#### TASK TO CARRY OUT
How many lines in the records below contain the word "furthest"? Reply with the number alone.

* begin *

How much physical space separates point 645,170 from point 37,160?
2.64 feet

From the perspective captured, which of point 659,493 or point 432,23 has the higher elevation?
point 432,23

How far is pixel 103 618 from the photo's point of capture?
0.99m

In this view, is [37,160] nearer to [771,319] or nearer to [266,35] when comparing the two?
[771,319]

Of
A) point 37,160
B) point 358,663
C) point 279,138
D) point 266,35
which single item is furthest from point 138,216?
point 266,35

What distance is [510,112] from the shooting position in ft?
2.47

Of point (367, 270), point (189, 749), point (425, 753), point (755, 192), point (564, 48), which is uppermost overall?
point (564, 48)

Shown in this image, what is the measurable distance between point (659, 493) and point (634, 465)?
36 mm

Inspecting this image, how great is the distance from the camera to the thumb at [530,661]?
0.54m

* end *
* begin *

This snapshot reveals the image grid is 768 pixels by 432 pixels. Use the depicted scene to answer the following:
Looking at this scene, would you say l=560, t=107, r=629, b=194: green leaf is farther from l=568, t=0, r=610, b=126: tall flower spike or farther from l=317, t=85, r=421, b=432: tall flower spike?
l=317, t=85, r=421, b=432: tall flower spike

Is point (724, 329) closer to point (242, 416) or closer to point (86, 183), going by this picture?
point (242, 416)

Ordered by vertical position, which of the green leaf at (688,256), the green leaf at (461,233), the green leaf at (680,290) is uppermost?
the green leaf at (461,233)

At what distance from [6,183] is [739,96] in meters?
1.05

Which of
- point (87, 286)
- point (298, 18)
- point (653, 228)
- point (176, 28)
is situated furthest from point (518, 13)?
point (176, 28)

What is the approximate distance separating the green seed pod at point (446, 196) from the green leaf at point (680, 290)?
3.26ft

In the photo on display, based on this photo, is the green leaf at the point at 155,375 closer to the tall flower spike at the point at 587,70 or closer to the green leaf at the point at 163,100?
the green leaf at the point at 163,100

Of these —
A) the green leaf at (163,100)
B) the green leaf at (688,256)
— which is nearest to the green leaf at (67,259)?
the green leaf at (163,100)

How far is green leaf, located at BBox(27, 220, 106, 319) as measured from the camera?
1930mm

* end *

#### SOLUTION TO THE EXERCISE
2